We all have them. Treasured in boxes, stored on shelves, lovingly collected, often taken out and admired, never used. I’m talking about our yarn stash – and not just those random leftover balls of yarn from prior projects, but those precious one-time purchases from random boutique yarn shops, or travels across the country/world, or colorways that you bought thinking “this is AWESOME, I’m sure I can find the perfect project for purple/green/mauve/mulberry yarn!” And of course, since you only bought one (because it was probably $25 and it’s not like you need two balls of purplegreenmauve yarn), and said ball of $25 yarn is, I’m sure, in a special dye lot, there you have it, that now lone ball that can never be multiplied, never turned into anything larger than a small scarflet or hat or MAYBE a pair of gloves. It just sits on the shelf, enticing you with its possibilities, begging to be used but somehow begging more to be left alone and simply admired for the things that might be, but never are. That’s how it is with my Malabrigo merino yarn, purchased in my home town in upstate New York on a quick three day leave from Beijing. It’s so soft, so beautiful, so variegated, that I’m pretty sure I’ll always just keep it, a lone hank of wonderful yarn that I occasionally pick up and rub. I know, I’m weird, but I have a feeling you yarners out there will understand.

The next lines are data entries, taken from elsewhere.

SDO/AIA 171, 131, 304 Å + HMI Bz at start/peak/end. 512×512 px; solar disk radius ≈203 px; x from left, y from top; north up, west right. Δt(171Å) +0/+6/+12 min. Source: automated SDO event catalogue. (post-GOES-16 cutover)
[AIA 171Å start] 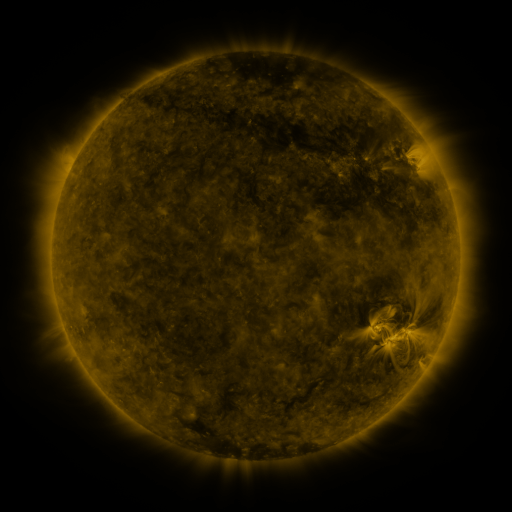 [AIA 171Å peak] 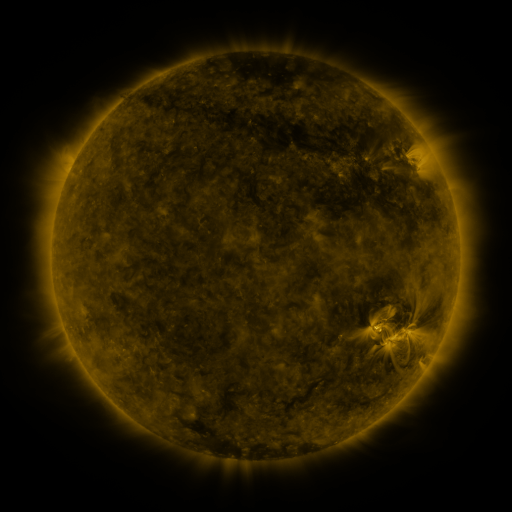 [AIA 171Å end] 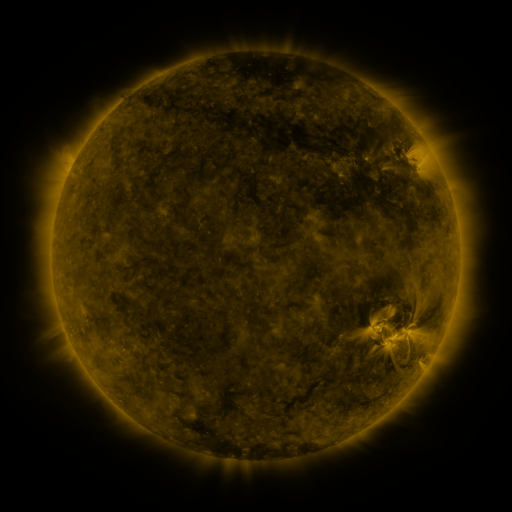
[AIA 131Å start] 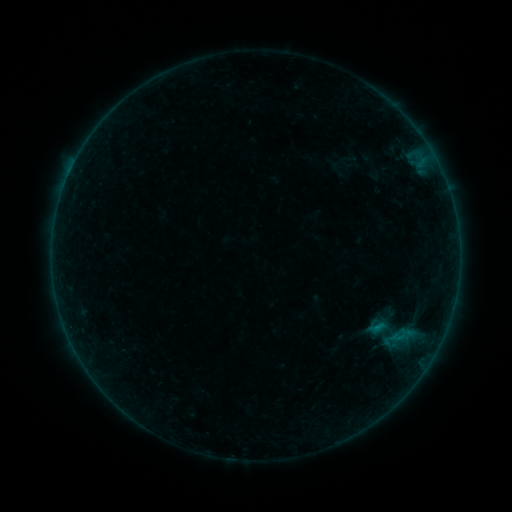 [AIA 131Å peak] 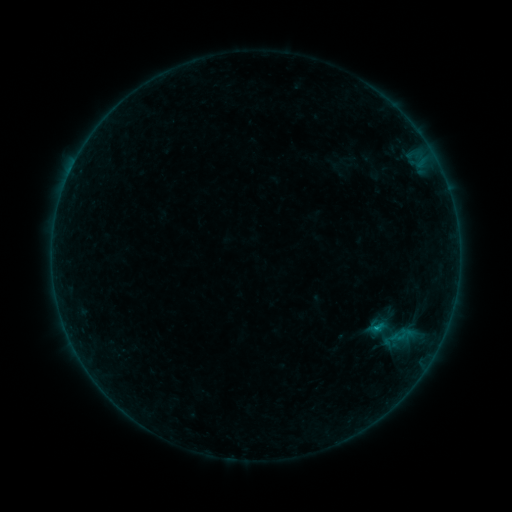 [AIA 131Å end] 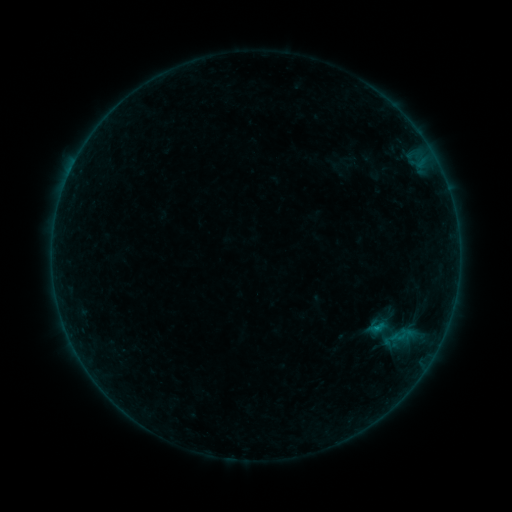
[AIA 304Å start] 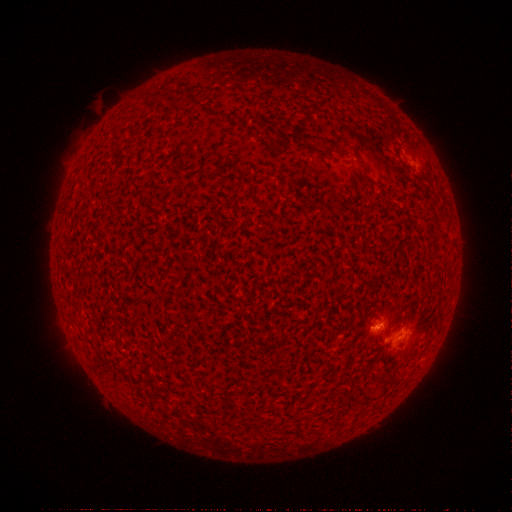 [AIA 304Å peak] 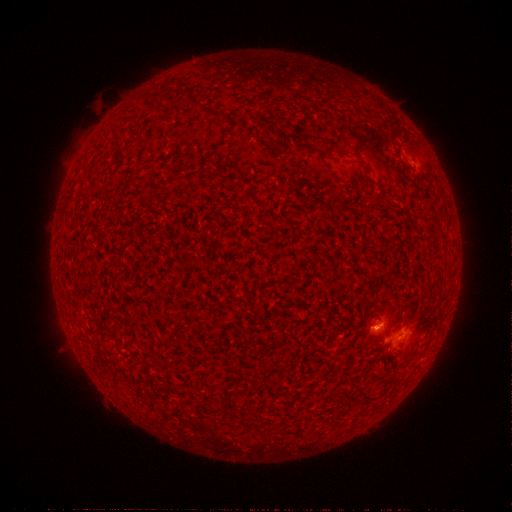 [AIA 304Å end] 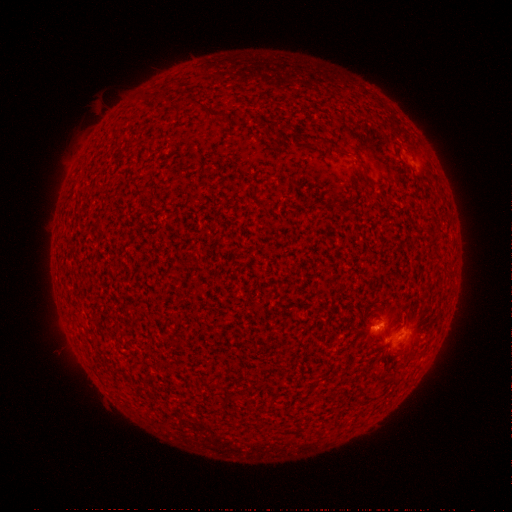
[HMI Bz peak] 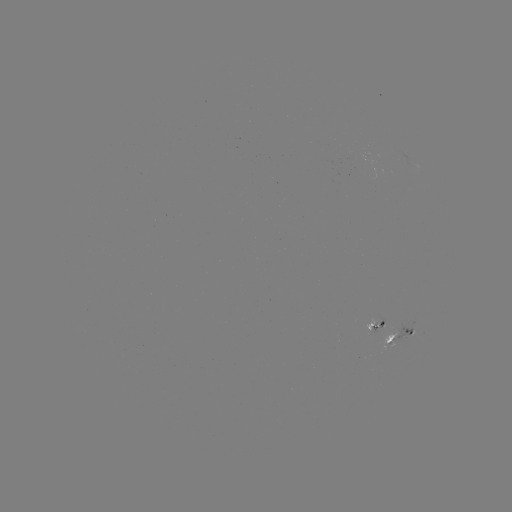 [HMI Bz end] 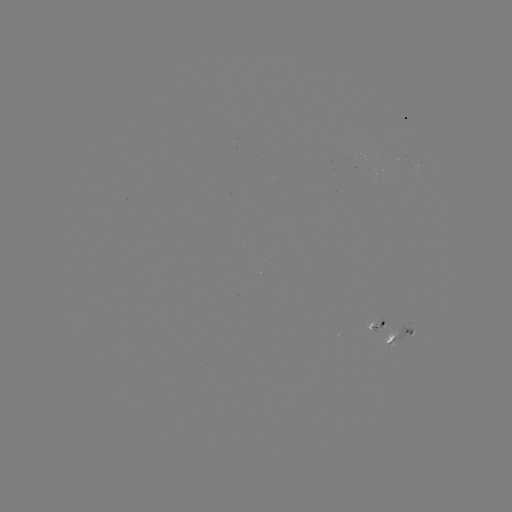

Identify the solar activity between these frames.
B3.8 flare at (376, 327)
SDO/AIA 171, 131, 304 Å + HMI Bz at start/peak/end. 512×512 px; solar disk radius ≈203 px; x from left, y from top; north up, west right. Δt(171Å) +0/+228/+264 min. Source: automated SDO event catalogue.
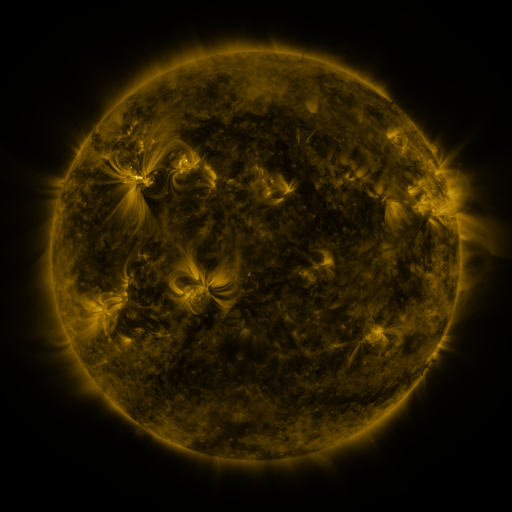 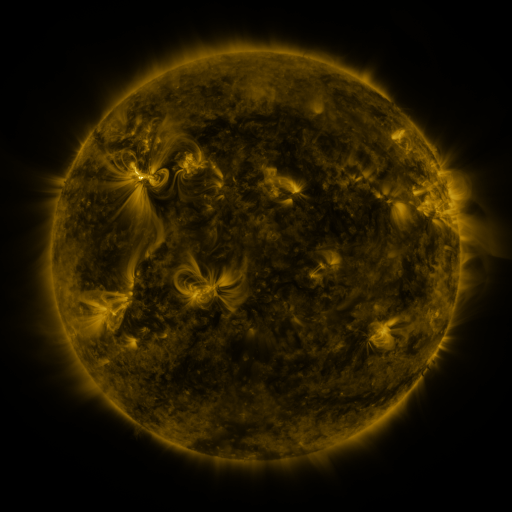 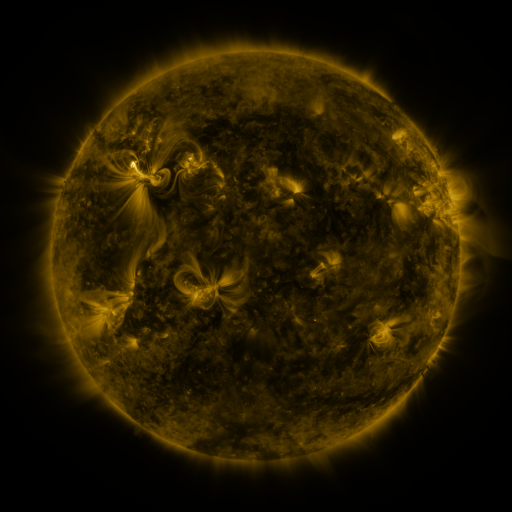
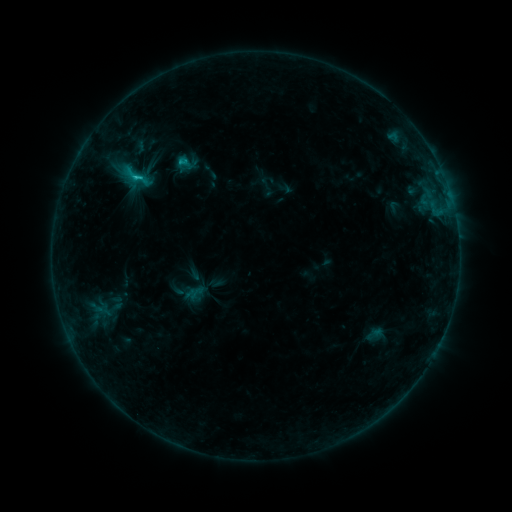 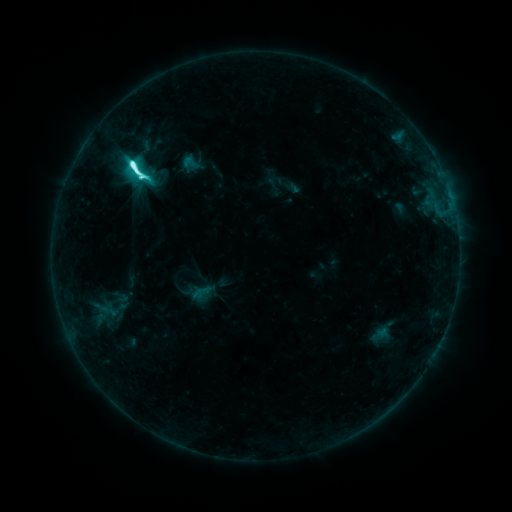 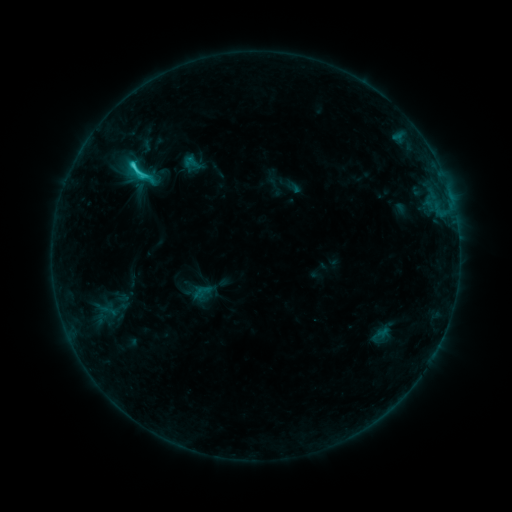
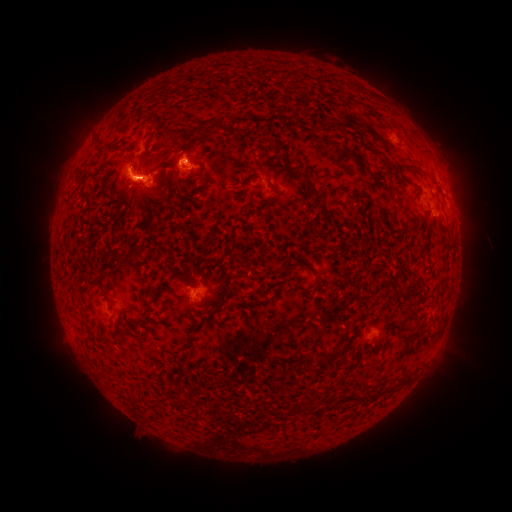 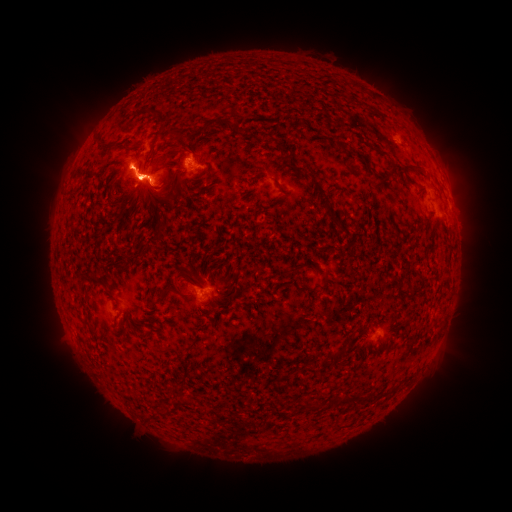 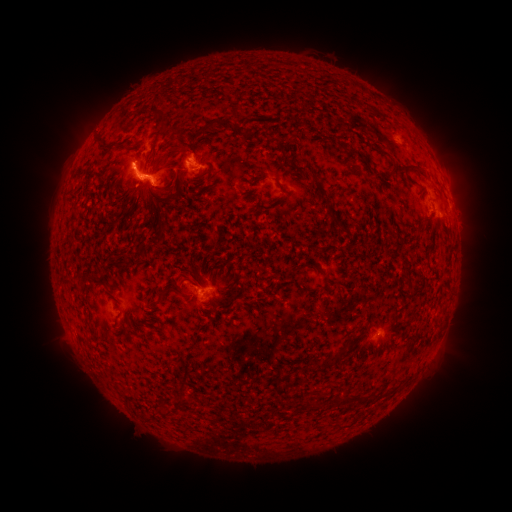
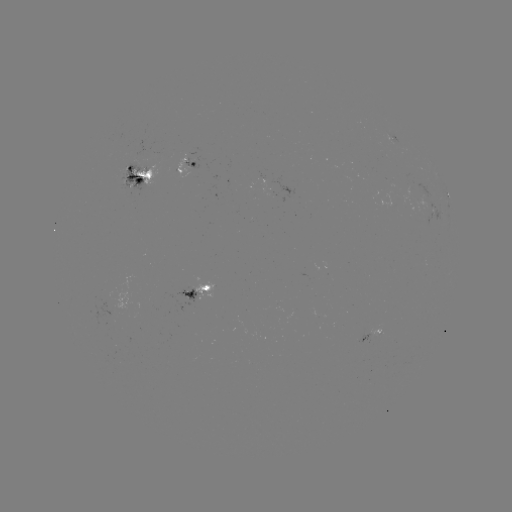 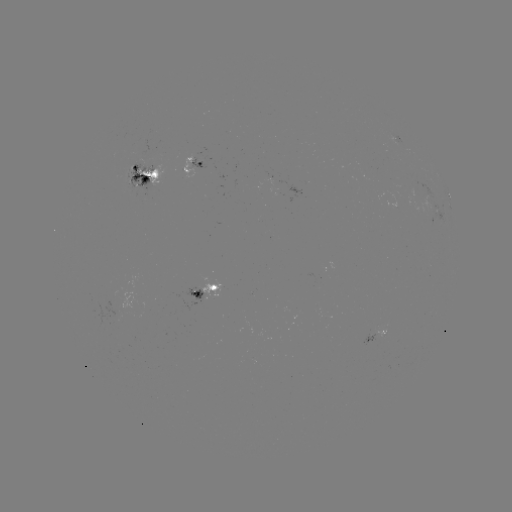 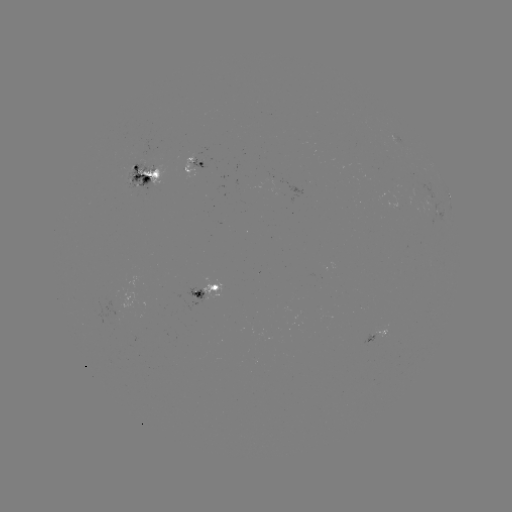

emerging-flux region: [183, 297, 199, 311]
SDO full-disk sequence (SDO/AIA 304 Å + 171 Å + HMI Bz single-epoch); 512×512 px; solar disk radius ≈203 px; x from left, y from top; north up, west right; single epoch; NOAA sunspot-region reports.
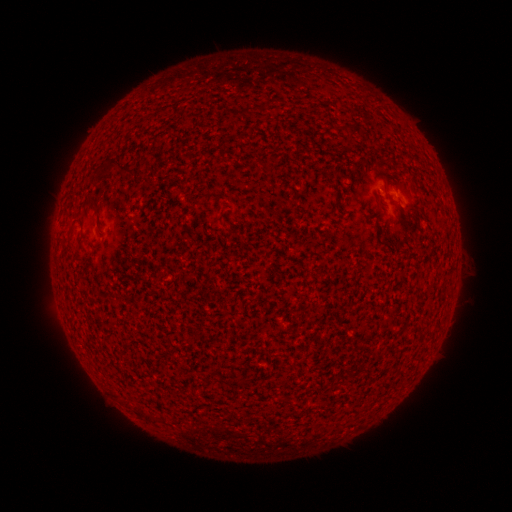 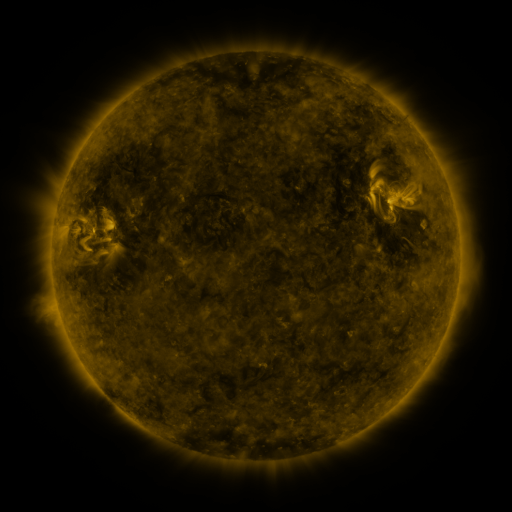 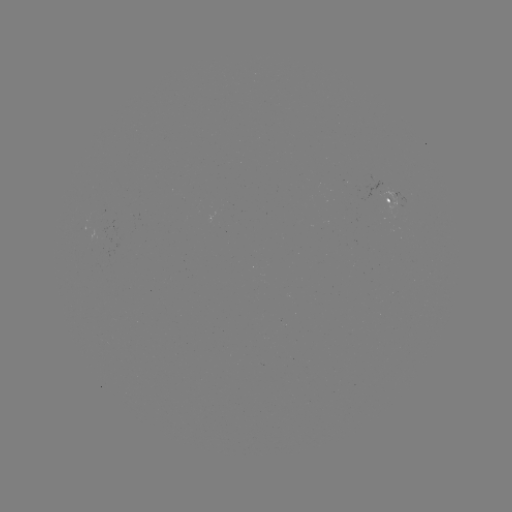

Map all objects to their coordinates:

There’s a word in Chinese: she bu de (捨不得), that best translates to “hate to do/hate to part with” that perfectly sums up my attitude towards my precious stash. I am she bu de to use it up and commit it to something solid. Sometimes I prefer to just look at the un-knit/un-crocheted yarn and simply consider the possibilities of ‘what if’?
However, today I’m here to not just wax poetic on really expensive fancy yarn, but also to submit my personal collection (across Pinterest, Ravelry, and Etsy) of potential she bu de yarn busters. These all fast, almost all free, and yarn-budget-friendly, with simple stitches that showcase said yarn, and hopefully are pretty enough to deserve that skein you’ve been holding onto since 1998. I’ve done some of them, others I’m still holding on to for future she bu de yarn purchases. One can never have too many cowls… right?
(Click on picture to go to pattern link)
If you’ve REALLY got a lot of time, colorways, and desire to make sooper rainbow mitts, here you go.
I love pretty much anything from the Purl Bee, and their yarn is always gorgeous. Plus, free patterns!
If you’ve got just a bit of extra luxurious soft yarn, whip up this hat for a baby.
First cowl of the day! I love the wooden buttons.
So maybe this doesn’t necessarily need luxury yarn, but omg c’mon, this pattern is awesome.
This is one of the most popular patterns on Ravelry, and for good reason – it’s hard to find a very manly yet cool standard hat that any guy will be willing to wear. Ask my husband.
I’ve had this one saved for ages, and even bought eight skeins of Bernat roving to make it. I just got distracted by the forty other projects in the time it took the yarn to come in the mail. #toomuchyarn
For your super bulky yarn, this one whips up in a jiffy and is gorgeous with the repeating leaf pattern.
If you’ve got a bit of extra yarn, this baby jacket is wonderful. It’s classic and works well for both boys and girls, and can be embellished to the nines with buttons or flowers or trim.
I could go on all day, but for the sake of your tired eyes I’ll stop. What are some of your favorite patterns for fancy yarn??